In the end, adapting the BSID-III to accommodate visual and motor difficulties made it possible to assess children’s developmental function with CZVS accurately. There were 16 adaptations, organized according to the type of facilitation used (visual, motor, or general), applied in all assessment areas in this instrument. The observed data suggested the importance of constructing new perspectives in assessing children with atypical development, minimizing the interference of deficits (Araújo et al., 2017).
Final Considerations
It has been demonstrated that it is possible to conduct home assessments of the development of children with multiple disabilities in a population context, using adaptations provided by the Bayley-III Scales, with satisfactory levels of reliability. The team’s training, supervision, and monitoring calibrated the assessors according to the reliability measures demonstrated by Kappa and ICC. Evidence of good performance of neuropsychological instruments in population studies investigating groups still underexplored in public health favors the research progress due to the results’ credibility. It assists future researchers in choosing the tool.

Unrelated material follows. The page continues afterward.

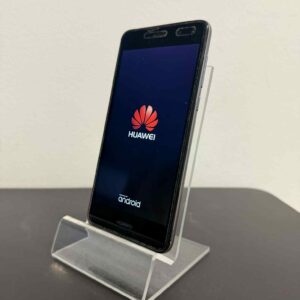 Huawei Y6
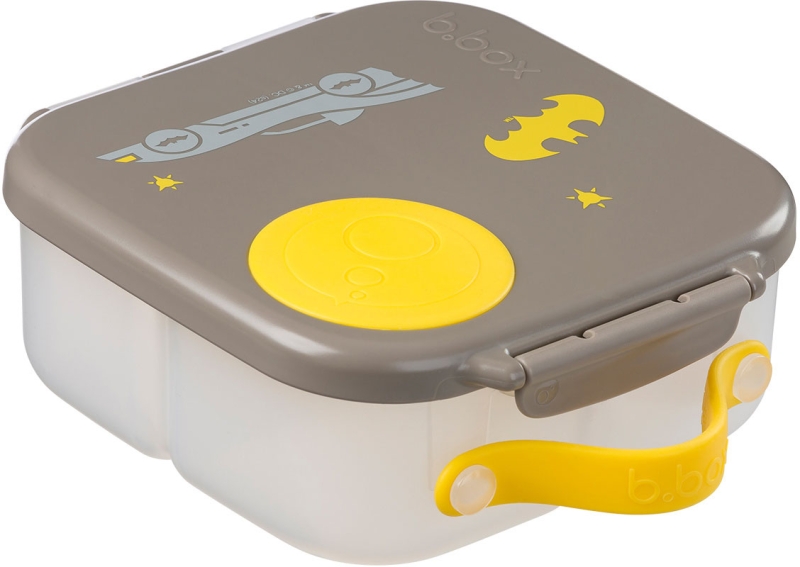 bbox-mini-lunchbox-batman.jpg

In conclusion, the study contributes to advancing knowledge about children with Multiple Disabilities from the perspective of Public Health, providing reliability to the psychological assessment process in a population with multiple limitations in child development in the community context. Scientifically relevant investigations that examine findings for populations with complex developmental alterations are considered, emphasizing the need to test the accommodations required to maintain evidence of the validity and reliability of specific assessment tools.